En los dos años anteriores habíamos ido poquísimo al cine, entre otras razones
porque entonces sí se prohibía la entrada de bebés a las salas. Lo siguiente
fue conseguir un video-club, porque ni modo de comprar las películas, que eran
carísimas.
Vadillo
me recomendó uno, que había fundado un amigo suyo, Carlos Sevilla, en la
colonia Narvarte. Se llamaba Tiempos
Modernos y funcionaba de la siguiente manera. Al hacerte socio “comprabas”

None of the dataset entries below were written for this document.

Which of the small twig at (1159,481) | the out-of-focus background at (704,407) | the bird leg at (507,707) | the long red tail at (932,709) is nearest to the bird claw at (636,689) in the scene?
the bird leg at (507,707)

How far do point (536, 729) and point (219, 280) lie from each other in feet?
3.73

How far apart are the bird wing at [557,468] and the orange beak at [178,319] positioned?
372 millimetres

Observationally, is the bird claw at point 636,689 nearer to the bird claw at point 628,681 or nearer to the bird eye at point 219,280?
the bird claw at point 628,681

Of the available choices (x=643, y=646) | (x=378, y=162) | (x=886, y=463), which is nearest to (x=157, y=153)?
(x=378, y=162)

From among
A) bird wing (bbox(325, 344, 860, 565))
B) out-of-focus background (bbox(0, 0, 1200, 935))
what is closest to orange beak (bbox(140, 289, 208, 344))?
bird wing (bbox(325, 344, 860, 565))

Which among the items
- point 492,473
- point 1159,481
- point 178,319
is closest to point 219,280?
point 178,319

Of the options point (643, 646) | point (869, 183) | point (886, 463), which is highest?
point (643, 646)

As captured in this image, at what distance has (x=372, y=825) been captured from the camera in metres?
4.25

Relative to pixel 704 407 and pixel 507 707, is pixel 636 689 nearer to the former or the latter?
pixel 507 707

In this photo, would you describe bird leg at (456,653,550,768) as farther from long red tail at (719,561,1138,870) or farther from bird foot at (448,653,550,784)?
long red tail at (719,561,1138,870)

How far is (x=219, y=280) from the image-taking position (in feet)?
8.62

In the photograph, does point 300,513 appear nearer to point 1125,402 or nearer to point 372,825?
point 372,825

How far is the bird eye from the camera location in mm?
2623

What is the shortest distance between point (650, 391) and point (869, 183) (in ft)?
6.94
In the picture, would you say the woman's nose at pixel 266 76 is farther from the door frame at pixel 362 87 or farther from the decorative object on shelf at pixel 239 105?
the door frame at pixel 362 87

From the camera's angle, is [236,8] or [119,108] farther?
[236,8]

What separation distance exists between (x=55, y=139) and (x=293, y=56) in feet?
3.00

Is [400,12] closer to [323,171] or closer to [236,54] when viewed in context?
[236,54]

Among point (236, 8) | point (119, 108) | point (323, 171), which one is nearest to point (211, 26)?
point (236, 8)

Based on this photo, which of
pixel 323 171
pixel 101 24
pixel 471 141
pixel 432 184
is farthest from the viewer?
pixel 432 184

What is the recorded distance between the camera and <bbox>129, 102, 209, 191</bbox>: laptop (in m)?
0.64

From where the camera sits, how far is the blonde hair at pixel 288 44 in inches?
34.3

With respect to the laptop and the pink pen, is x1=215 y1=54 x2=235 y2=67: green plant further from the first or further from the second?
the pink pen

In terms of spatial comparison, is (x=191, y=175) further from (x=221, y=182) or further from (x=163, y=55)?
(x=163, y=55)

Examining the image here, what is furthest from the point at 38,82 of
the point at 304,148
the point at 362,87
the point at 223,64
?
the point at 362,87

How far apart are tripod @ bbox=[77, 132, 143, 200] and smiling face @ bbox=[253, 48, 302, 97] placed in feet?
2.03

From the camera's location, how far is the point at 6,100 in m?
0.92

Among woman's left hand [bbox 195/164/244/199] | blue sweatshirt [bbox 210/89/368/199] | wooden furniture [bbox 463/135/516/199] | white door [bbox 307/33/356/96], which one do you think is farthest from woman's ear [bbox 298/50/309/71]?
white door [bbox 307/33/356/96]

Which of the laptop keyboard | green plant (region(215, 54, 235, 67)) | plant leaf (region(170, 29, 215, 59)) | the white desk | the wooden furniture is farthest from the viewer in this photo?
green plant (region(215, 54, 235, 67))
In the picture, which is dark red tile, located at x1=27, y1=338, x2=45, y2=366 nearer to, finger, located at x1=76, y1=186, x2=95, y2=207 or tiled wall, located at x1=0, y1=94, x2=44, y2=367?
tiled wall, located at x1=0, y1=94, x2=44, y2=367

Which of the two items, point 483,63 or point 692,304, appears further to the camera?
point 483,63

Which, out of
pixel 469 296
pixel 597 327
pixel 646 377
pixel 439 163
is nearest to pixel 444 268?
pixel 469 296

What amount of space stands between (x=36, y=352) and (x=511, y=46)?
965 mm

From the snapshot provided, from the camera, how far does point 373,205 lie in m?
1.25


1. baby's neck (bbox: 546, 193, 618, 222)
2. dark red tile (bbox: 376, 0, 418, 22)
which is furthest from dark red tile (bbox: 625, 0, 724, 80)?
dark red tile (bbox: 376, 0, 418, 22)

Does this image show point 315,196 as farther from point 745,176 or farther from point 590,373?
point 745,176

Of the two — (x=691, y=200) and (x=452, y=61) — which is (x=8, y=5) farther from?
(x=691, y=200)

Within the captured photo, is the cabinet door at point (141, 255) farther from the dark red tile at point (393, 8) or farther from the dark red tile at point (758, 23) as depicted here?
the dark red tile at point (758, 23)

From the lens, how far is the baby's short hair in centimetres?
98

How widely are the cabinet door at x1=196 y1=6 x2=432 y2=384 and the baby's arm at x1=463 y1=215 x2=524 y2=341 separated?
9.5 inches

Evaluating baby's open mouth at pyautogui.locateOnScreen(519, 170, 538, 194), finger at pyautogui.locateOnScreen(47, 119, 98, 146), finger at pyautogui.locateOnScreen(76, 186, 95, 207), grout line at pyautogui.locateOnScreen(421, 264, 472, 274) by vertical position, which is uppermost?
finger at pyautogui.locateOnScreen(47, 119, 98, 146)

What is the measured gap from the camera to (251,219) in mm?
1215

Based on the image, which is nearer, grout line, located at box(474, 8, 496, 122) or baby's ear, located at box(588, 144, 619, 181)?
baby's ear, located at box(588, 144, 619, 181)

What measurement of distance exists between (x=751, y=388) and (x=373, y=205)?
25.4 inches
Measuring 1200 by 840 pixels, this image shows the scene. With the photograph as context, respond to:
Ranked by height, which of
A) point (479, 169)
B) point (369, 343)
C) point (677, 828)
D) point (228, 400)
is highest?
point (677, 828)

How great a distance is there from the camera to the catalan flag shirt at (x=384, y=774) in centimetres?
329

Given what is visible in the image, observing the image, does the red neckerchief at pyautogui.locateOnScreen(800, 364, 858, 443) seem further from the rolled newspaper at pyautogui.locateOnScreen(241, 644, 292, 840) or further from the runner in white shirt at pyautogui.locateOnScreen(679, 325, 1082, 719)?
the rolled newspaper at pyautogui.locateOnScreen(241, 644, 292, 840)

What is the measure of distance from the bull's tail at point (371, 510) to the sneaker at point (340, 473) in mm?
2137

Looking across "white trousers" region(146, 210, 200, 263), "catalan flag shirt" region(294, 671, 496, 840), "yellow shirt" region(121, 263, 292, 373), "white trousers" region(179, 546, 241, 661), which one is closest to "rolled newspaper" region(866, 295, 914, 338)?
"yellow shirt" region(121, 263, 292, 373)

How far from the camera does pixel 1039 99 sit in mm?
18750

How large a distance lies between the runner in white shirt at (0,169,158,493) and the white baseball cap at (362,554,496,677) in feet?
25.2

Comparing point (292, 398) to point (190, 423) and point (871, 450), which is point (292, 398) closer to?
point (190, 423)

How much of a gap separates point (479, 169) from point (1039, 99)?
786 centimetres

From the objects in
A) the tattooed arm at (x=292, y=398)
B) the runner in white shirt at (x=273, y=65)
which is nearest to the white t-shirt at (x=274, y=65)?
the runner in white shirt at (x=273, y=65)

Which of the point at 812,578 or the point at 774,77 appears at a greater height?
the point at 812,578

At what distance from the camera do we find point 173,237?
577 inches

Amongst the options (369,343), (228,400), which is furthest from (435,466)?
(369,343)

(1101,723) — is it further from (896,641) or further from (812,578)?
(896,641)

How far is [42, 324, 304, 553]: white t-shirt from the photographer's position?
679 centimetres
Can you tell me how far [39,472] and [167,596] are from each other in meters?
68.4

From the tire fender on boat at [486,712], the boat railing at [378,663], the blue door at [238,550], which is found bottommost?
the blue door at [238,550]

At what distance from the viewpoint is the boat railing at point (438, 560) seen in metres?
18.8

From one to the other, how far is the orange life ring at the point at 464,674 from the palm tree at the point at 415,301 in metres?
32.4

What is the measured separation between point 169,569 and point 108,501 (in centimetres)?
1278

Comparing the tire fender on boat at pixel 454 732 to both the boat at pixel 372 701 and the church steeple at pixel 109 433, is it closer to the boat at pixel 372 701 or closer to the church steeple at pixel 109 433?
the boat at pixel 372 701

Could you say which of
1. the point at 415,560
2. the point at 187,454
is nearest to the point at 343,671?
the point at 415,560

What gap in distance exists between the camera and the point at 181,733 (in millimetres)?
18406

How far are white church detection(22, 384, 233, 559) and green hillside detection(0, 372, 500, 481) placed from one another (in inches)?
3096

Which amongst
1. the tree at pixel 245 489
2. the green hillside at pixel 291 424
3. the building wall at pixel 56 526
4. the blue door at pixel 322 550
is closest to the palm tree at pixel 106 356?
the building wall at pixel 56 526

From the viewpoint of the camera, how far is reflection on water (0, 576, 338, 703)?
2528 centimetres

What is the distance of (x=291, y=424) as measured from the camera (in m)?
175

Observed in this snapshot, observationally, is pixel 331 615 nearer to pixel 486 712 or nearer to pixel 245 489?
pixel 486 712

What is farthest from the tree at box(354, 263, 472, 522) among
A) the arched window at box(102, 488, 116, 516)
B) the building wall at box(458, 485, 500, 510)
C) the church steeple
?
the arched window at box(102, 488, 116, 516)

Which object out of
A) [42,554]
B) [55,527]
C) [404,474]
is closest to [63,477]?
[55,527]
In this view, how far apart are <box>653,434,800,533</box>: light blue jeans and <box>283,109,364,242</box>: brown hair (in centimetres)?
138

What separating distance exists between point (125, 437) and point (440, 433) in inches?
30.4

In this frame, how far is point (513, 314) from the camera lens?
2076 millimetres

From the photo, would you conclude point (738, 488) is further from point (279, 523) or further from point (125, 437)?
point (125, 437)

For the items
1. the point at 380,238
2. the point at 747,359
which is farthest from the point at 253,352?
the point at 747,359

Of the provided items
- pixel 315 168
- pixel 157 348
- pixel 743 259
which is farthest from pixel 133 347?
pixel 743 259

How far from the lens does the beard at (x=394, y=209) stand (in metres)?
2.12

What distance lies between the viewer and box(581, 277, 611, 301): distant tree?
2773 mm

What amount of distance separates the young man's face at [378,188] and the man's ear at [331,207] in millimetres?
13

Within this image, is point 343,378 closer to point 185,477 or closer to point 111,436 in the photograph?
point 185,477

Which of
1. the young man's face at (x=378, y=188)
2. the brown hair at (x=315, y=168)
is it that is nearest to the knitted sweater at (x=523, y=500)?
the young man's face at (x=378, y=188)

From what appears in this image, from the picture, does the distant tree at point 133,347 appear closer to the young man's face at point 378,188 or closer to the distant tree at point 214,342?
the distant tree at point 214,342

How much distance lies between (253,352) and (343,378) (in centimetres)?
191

una peli y te cobraban por el servicio de trueque semanal de películas de los
socios. Obviamente había muchos más casetes que socios, y la oferta –sobre todo
del lado semi-culturoso- era buena. La ventaja, que los videoclubes comerciales
de los años siguientes no tenían, era que el préstamo era semanal y el cargo si
te pasabas una semana o dos más era mínimo.
Los
casetes eran de todo tipo: originales, copias tomadas de la tele y piratones. A
menudo, filmados sobre filmado: una vez se acabó la peli y lo que siguió fue la
grabación de TV del famoso rollo de López Portillo de la defensa del peso como
perro; otra, en medio de Lo que el Viento
se Llevó, pasó una alerta sobre cierto huracán que se avecinaba a las costas
de Texas. Pero el chiste es que por fin podíamos pasar una noche viendo un
filme interesante.
Claudio en México
En el
verano llegó de visita a México mi querido amigo Claudio Francia (ya había
estado aquí antes, con un sobrino, pero casi no lo vi porque yo estaba en
Sinaloa). Se quedó casi todo el tiempo en casa de Carreto (un par de días en mi
casa). También se echó un rol norteño, volando a a la capital chihuahuense y
tomando el famoso tren Chihuahua-Pacífico. De su visita recuerdo con gusto un
par de reuniones-fiestas en casa de Mapes, una ida al beisbol al clásico
Tigres-Diablos, la legendaria perdida que se dio cuando pidió un auto prestado
y recaló en Iztapalapa y, sobre todo, las interesantes, y vitales
conversaciones políticas y existenciales que sostuvimos.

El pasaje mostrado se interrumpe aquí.